En 1988, le navire est classé au Titre des Monuments Historiques, actant son importance historique et patrimoniale.
En 1999, après plusieurs tempêtes qui le malmènent, le bateau tombe malheureusement peu à peu à l'abandon et semble prêt à terminer sa vie dans le fond du port.
Goélette Miguel Caldentey - Canet-en-Roussillon - 2006 - Coll. privée
UN AMBITIEUX PLAN DE SAUVEGARDE
A partir de 2005, sous l'impulsion du Ministère de la Culture et du Conseil Départemental des Pyrénées-Orientales accompagnés des associations de sauvegarde du patrimoine maritime un ambitieux projet de récupération et de sauvegarde de ce monument est lancé.

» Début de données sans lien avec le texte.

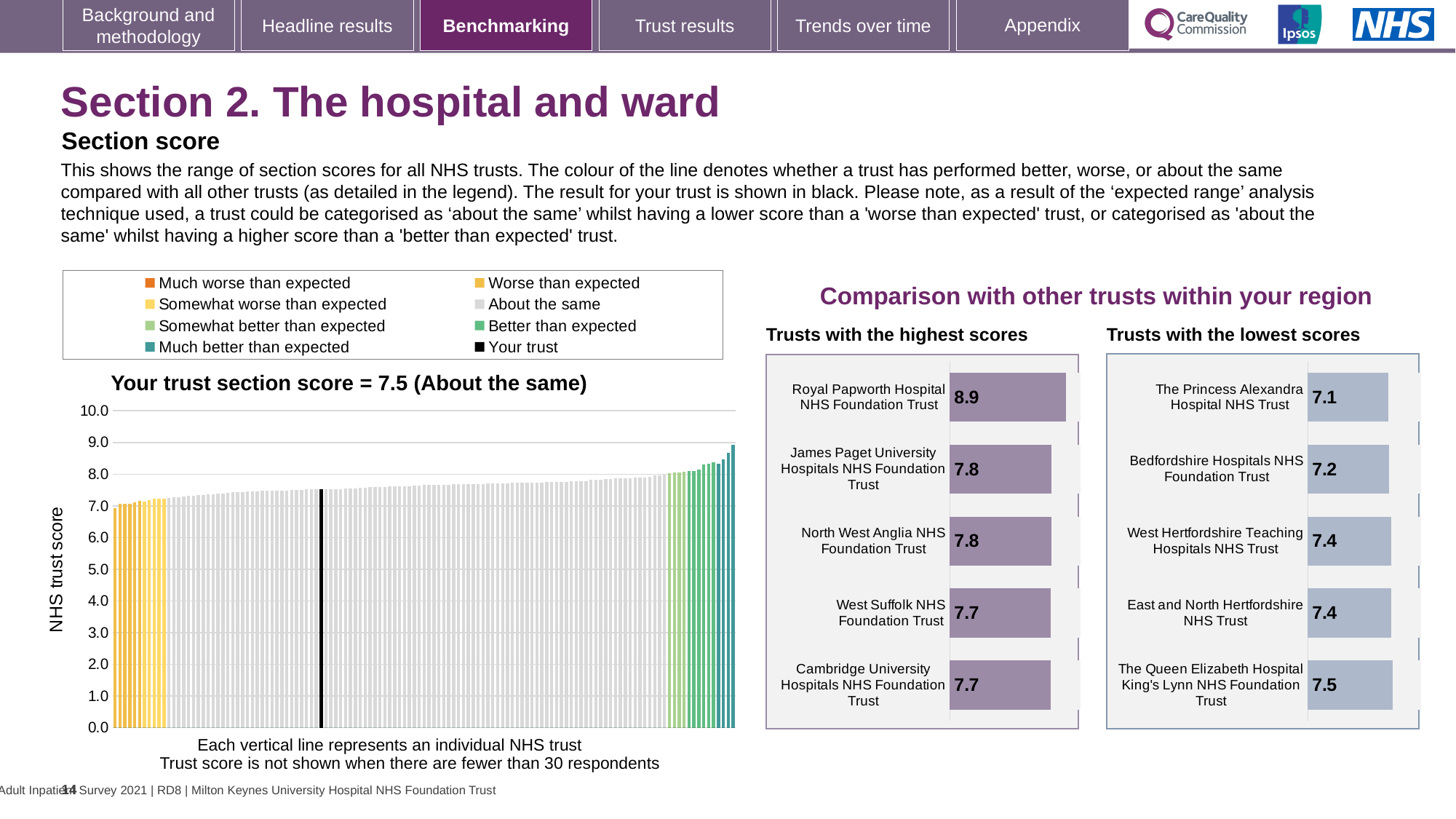
In the 'Trusts with the highest scores' chart, which trust has the highest score? Royal Papworth Hospital NHS Foundation Trust In the 'Trusts with the highest scores' chart, what is the score for West Suffolk NHS Foundation Trust? 7.7 In the 'Trusts with the lowest scores' chart, what is the difference between the scores of The Queen Elizabeth Hospital King's Lynn NHS Foundation Trust and The Princess Alexandra Hospital NHS Trust? 0.4 In the 'Trusts with the lowest scores' chart, what is the score for Bedfordshire Hospitals NHS Foundation Trust? 7.2 What kind of chart is the chart on the left showing the range of section scores for all NHS trusts? bar chart In the 'Trusts with the lowest scores' chart, which has the larger score: West Hertfordshire Teaching Hospitals NHS Trust or Bedfordshire Hospitals NHS Foundation Trust? West Hertfordshire Teaching Hospitals NHS Trust In the chart on the left showing the range of section scores, what is the section score for your trust? 7.5 In the 'Trusts with the lowest scores' chart, which trust has the lowest score? The Princess Alexandra Hospital NHS Trust How many trusts are shown in the 'Trusts with the highest scores' chart? 5 In the 'Trusts with the highest scores' chart, what is the score for Royal Papworth Hospital NHS Foundation Trust? 8.9 How many entries does the legend above the chart on the left list? 8 In the 'Trusts with the highest scores' chart, what is the difference between the scores of Royal Papworth Hospital NHS Foundation Trust and Cambridge University Hospitals NHS Foundation Trust? 1.2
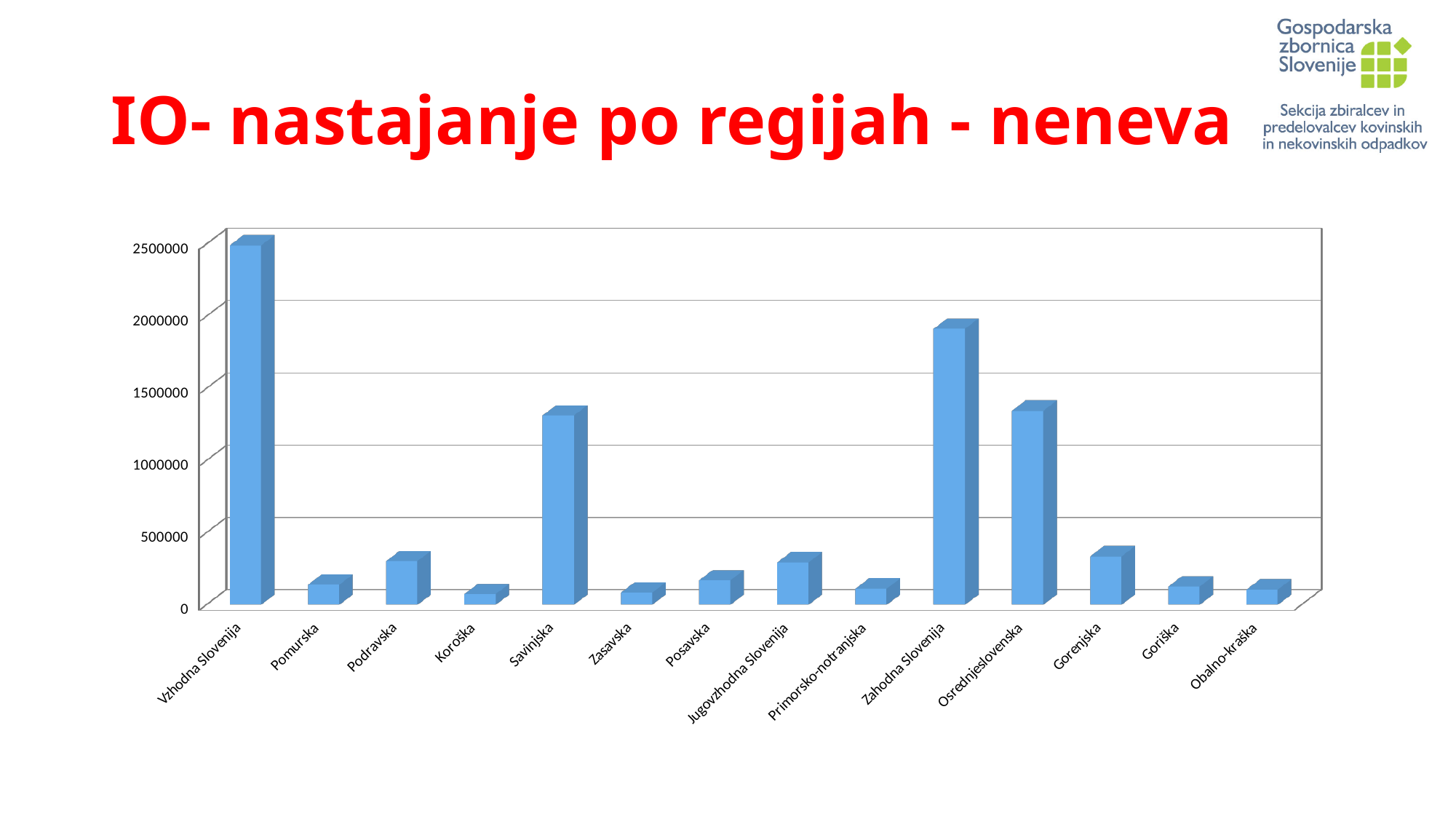
Is the value for Osrednjeslovenska greater or less than 1000000? greater How many regions (categories) are shown on the x axis of the chart? 14 Which is larger, the value for Vzhodna Slovenija or the value for Zahodna Slovenija? Vzhodna Slovenija Is the value for Vzhodna Slovenija greater or less than 2000000? greater Is the value for Savinjska greater or less than 1000000? greater Which region has the highest bar in the chart? Vzhodna Slovenija Which is larger, the value for Savinjska or the value for Podravska? Savinjska What is the title of the slide containing the chart? IO- nastajanje po regijah - neneva What kind of chart is shown on the slide? bar chart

En 2006, la commune de Port-Vendres acquiert le navire pour l’euro-symbolique. Puis, en 2008, les communes de Port-Vendres, d'Argelès-sur-mer (et de Banyuls-sur-mer jusqu’en 2014) s'associent au sein d'un Syndicat Intercommunal à Vocation Unique (SIVU Pailebot Miguel Caldentey). Le Syndicat devient propriétaire de ce navire centenaire. Le projet de sauvegarde et de valorisation relève pleinement de la compétence du SIVU. Ce dernier, en accord avec la Direction Régionale des Affaires Culturelles (DRAC), confie à l’époque la restauration au chantier d'insertion du Centre Permanent d'Initiatives à l'Environnement (CPIE) du Pays Narbonnais, porté ensuite par le Parc Naturel Régional de la Narbonnaise en Méditerranée. C'est donc à Mandirac, dans l'Aude, que la goélette débutera sa renaissance après un transport par voie terrestre qui dura trois jours.
L'Association Els Amics del Pailebot Miguel Caldentey s'est créée en 2011 pour soutenir techniquement et valoriser le projet.
Dès le départ, le programme de restauration bénéficie des soutiens de l’État, de la Région Occitanie Pyrénées-Méditerranée (ex-Région Languedoc-Roussillon) et du Département des Pyrénées-Orientales.
Aujourd'hui, le Miguel Caldentey fait partie des très rares exemplaires de ce type de goélettes à avoir réussi à traverser le temps. Il est aussi le plus gros voilier à faire l'objet d'une restauration sur le littoral méditerranéen français.